**Task instructions**
Could you set down exactly the lines of the data below, starting at the one that holds "content: unidentified animal" and ending at the one that holds "MegaDetector max animal confidence: 0.78", both included, and only those?

──────────────────────────────

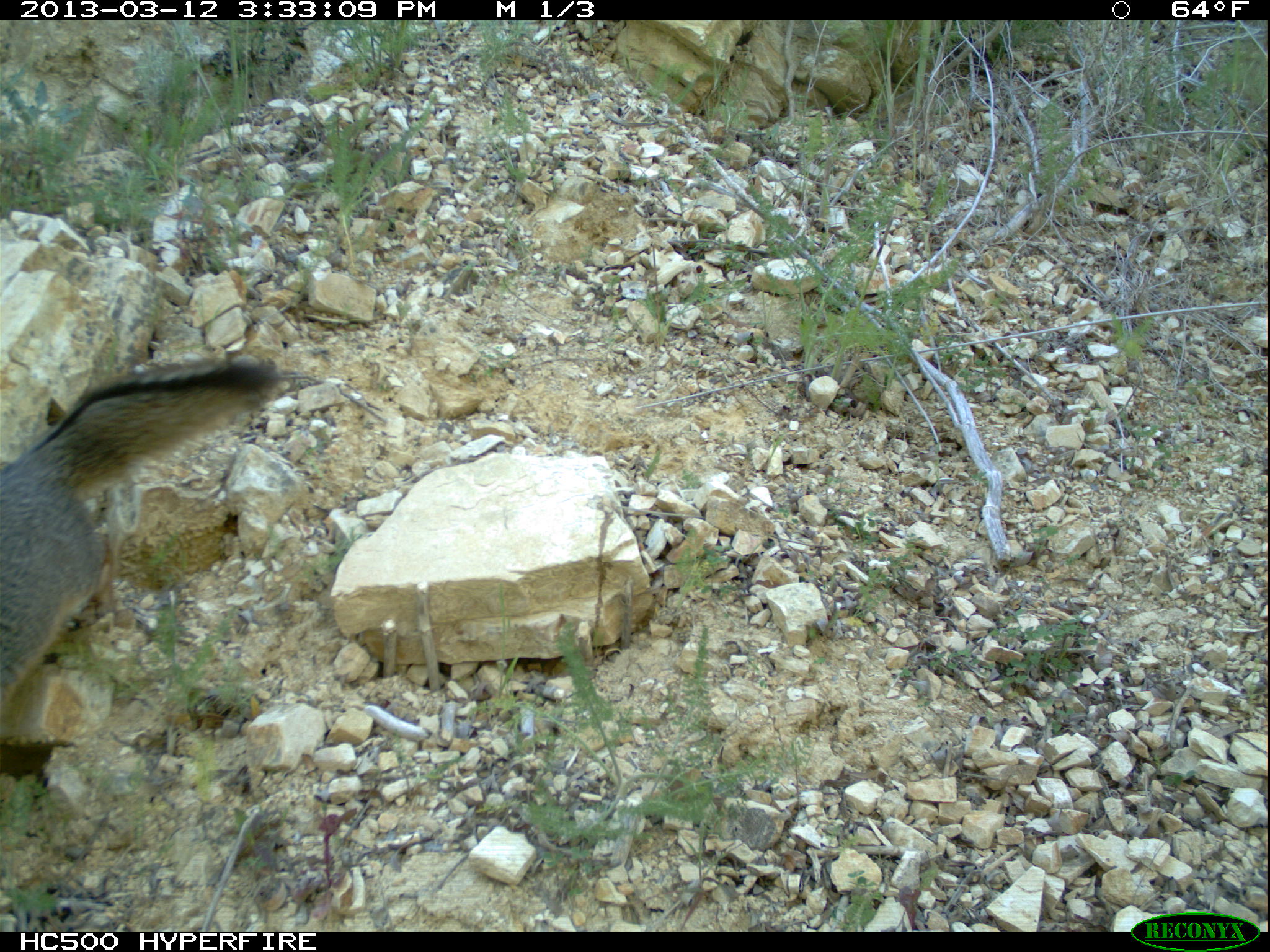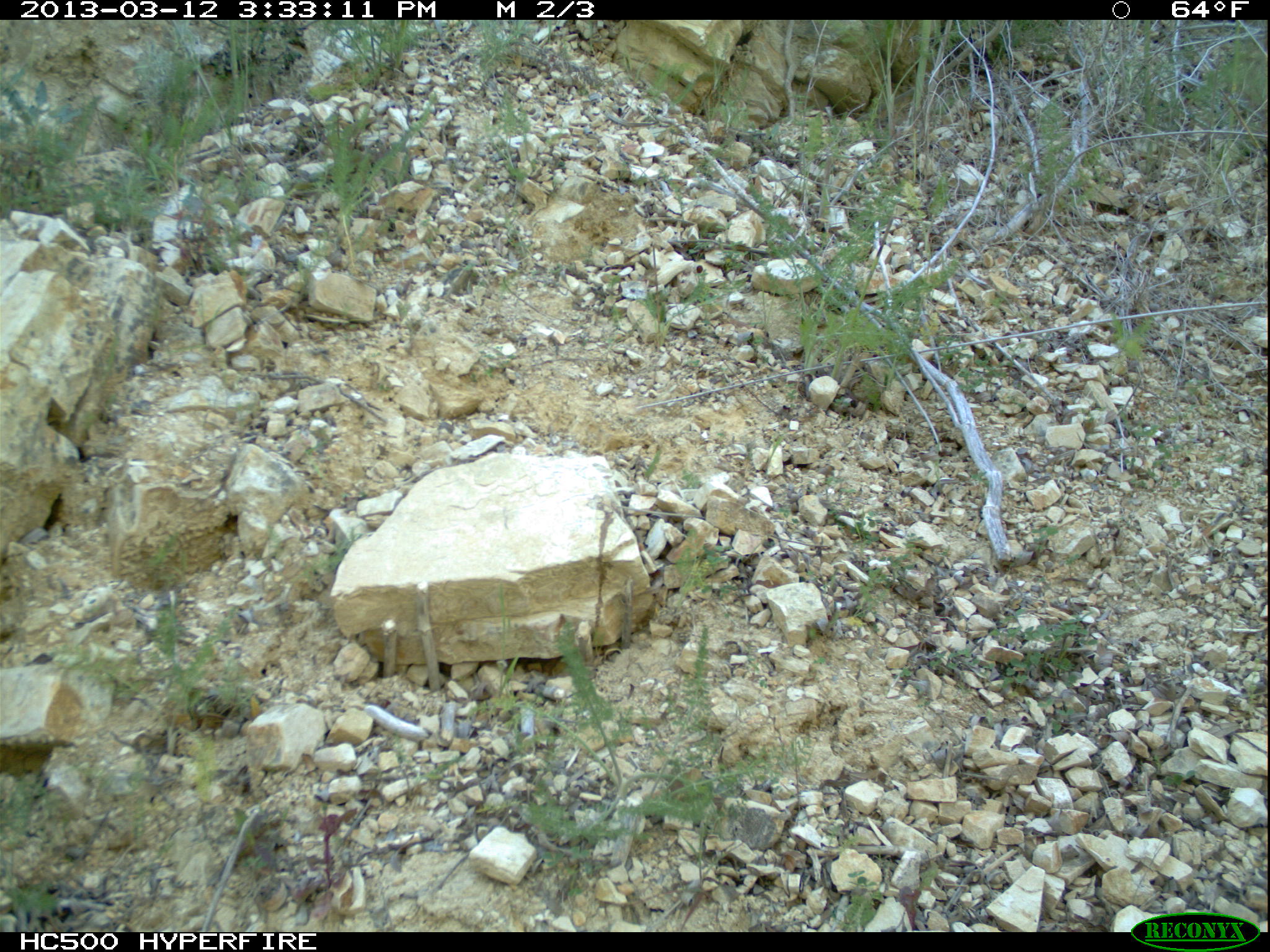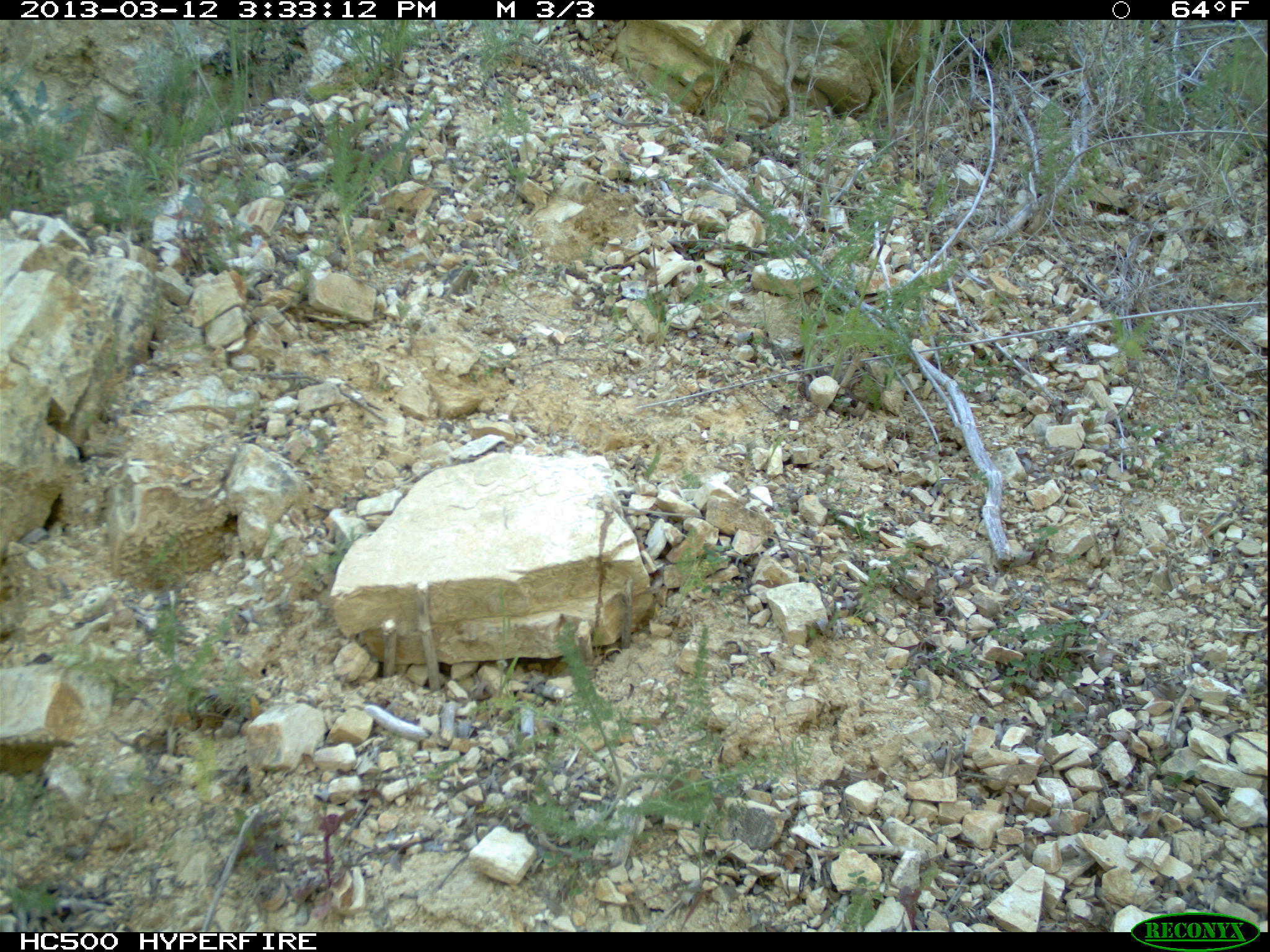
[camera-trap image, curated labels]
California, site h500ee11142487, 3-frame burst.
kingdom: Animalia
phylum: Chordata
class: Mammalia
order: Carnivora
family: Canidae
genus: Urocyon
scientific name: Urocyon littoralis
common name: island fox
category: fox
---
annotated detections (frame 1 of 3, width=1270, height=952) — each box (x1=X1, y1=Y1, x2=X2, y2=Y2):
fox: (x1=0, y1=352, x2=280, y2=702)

──────────────────────────────

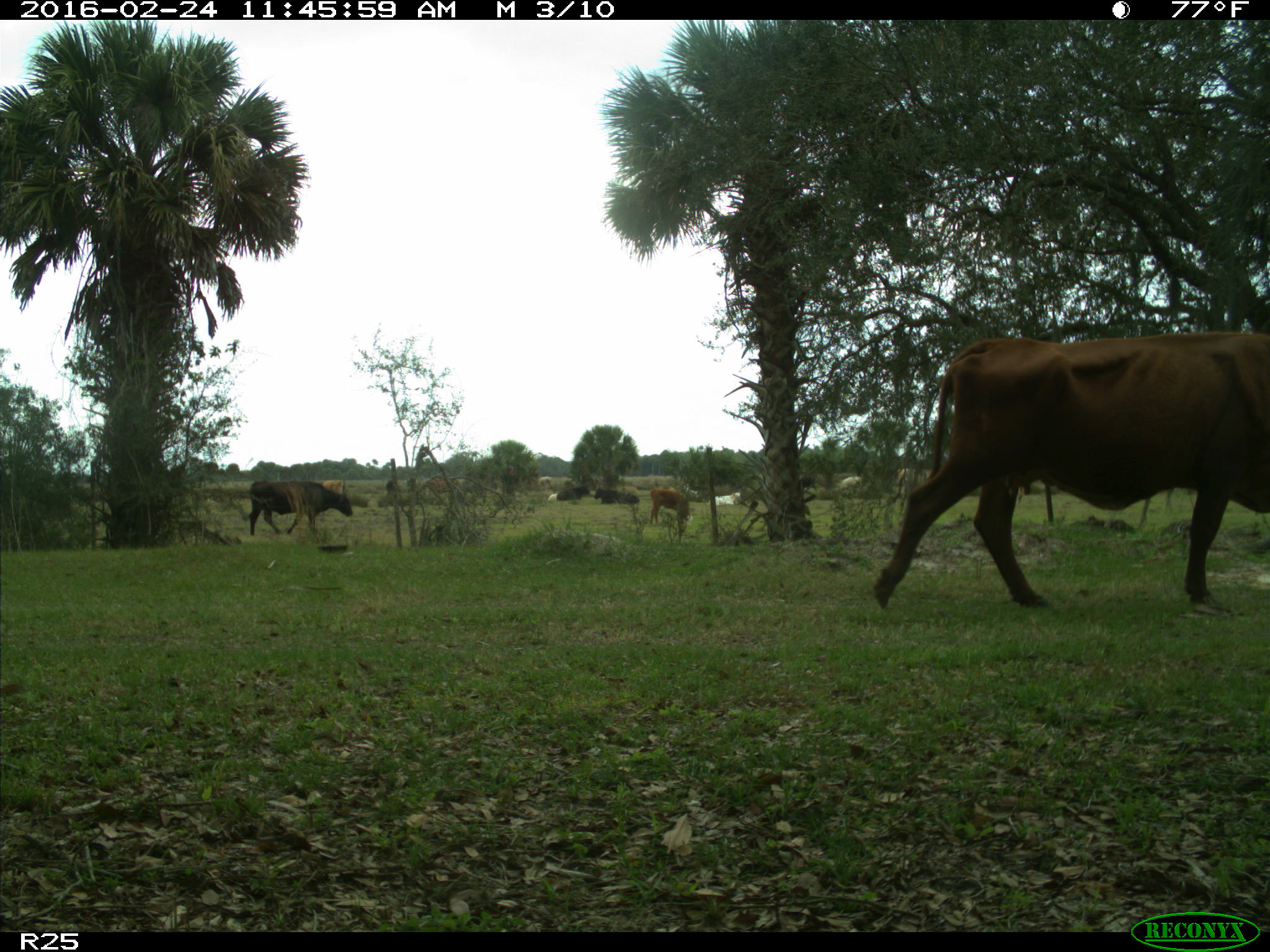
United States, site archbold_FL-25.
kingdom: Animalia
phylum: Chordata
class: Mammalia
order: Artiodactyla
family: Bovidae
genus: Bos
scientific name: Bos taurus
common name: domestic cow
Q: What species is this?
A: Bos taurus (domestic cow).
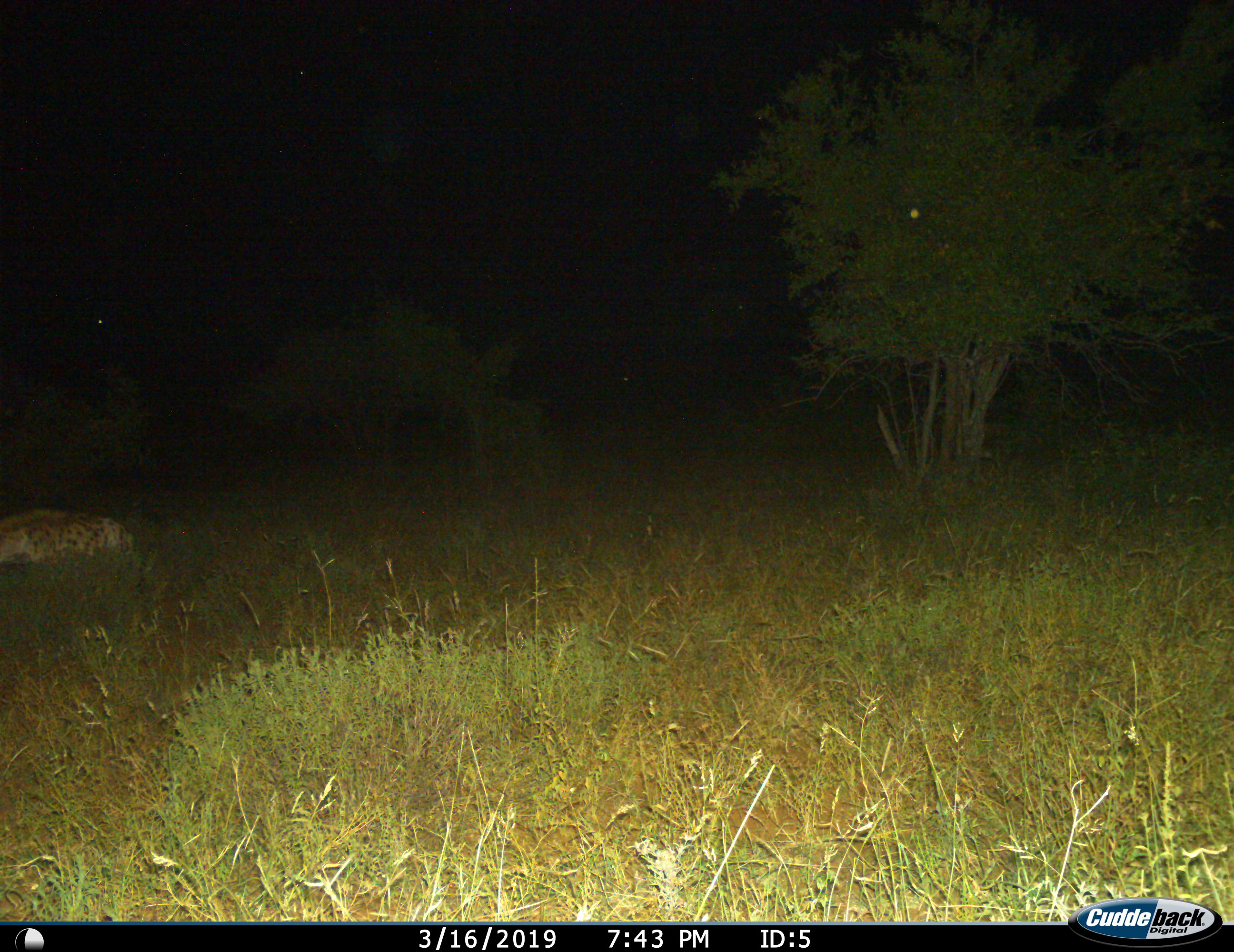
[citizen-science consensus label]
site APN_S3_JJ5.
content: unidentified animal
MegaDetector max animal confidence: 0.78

──────────────────────────────

**Written response**
content: unidentified animal
MegaDetector max animal confidence: 0.78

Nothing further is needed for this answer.